A new article published by JAMA Neurology investigates how various blood pressure targets for older patients treated for hypertension were associated with cognitive function and if racial differences existed in long-term cognitive outcomes.
The Eighth Joint National Committee (JNC-8) recommended treating systolic blood pressure (SBP) to a target below 150 mm Hg in older adults while the Systolic Blood Pressure Intervention Trial (SPRINT) suggested a SBP level lower than 120 mm Hg decreases cardiovascular event rates. The association of discordant SBP targets with cognition and differences by race has not been systematically evaluated in the same population.
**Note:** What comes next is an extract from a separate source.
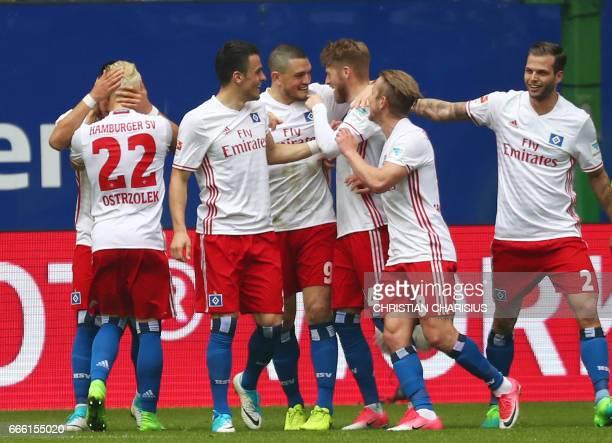 Hamburg's midfielder Aaron Hunt celebrates scoring with his team-mates during the German first division Bundesliga football match Hamburg SV v TSG...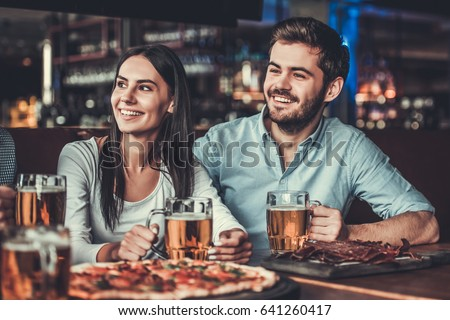 Handsome friends smile and talk while relaxing in pub with beer, snacks and pizza. #641260417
The study by Ihab Hajjar, M.D., M.S., of the Emory School of Medicine, Atlanta, and coauthors included 1,657 cognitively intact older adults ages 70 to 79 who were receiving treatment for hypertension and who were studied for a decade from 1997 to 2007.
The authors report a greater decline in cognitive scores was associated with patients with SBP of 150 mm Hg or higher and less decline in those with SBP of 120 mm HG or lower. The study findings suggest a lower SBP target for black patients may be associated with greater cognitive benefit.
The study acknowledges limitations, including the use of observational data with no randomization.
"This analysis of 10-year data from older adults receiving treatment for hypertension in the Health ABC study suggests that lower SBP levels are associated with greater cognitive protection. The lower targets may offer greater protection for older black adults with hypertension. Future guidelines need to consider this racial difference when reviewing or providing recommendations for management of hypertension," the article concludes.